Barclays Portugal - three managers acquitted

barclayshqThree former managers of Barclays Portugal, including its former President Peter Mottek, have been reinstated after an internal investigation conducted by the British parent company found them innocent of involvement in market rigging.

The problem Barclays now faces is that their high-flying employees’ jobs have been given to other people. The three can expect generous pay-offs funded by a red-faced Barclays in the UK.

Peter Mottek, the former chairman of Barclays Portugal,  former financial manager Ana Paula Alves, and António Nunes da Silva who was responsible for Barclays’ commercial business were reinstated after their acquittal following an internal investigation. There is no news of Spaniard Sérgio Muñoz who was suspended at the same time as the others.

The managers had been suspended since April 2013 last year and now are not expected to be turning up for work anytime soon as their seats have been filled.

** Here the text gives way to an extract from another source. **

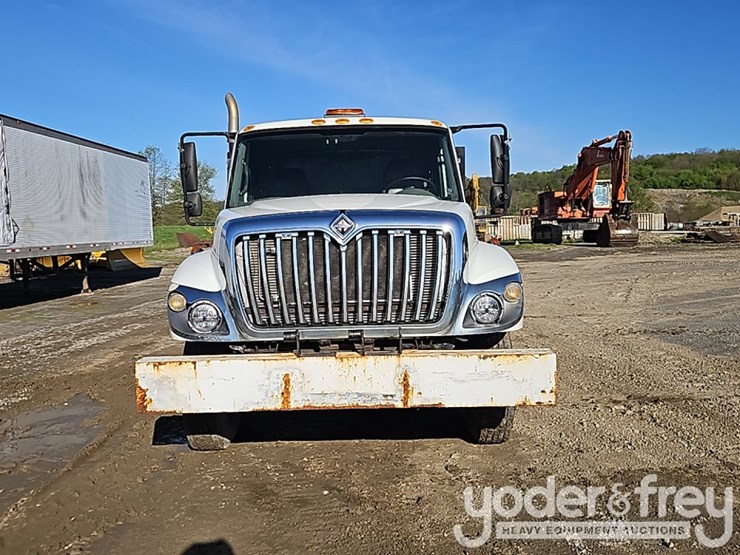 2008-international-7400-image-12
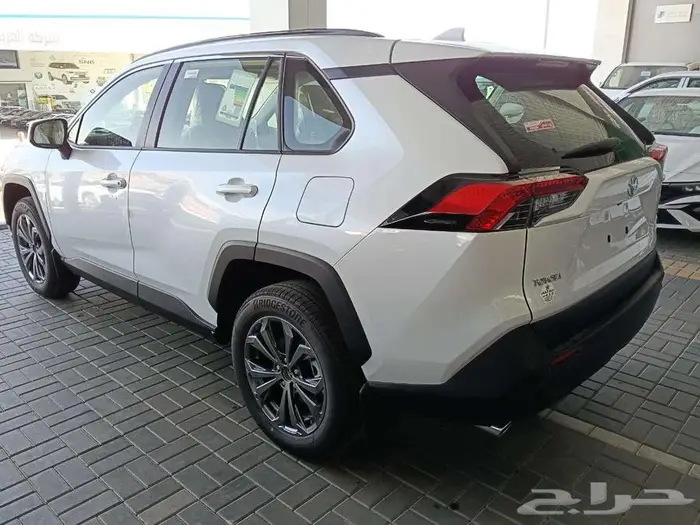 تويوتا راف فور نص فل بنزين م 2025 - سعودي 4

Barclays in Lisbon will not comment but the termination of their contracts is the most probable outcome.

The three were suspended as part of an investigation into an alleged cartel among Portuguese banks for their mortgage and loans business, an investigation which is still in progress by the Portuguese authorities.

The Barclays’ CEO in London, Antony Jenkins, in March 2013 ordered a global audit to all of the bank’s operations after allegations of cartel activity regarding spreads and commissions among Portugal’s leading banks including his Barcalys outpost.

The same suspicions lead the authorities to search more than a dozen Portuguese banks accused of operating a cartel.

The suspended Barcalys’ staff had their email and mobile phone accounts suspended and the management of Barclays Portugal was transferred to Madrid under Jaime Echegoyen, the then joint Chief Executive of Barclays’ Iberian operations with Mottek.

After nine months of management from Madrid, Barclays Iberia was passed to Claudio Corradini to run, who until January 2014 had been in charge of Barclays branches in Italy.

The acquittal of the three by Barcaly's in the UK does not mean the Portuguese authorities will follow the same path nor come to the same conclusion.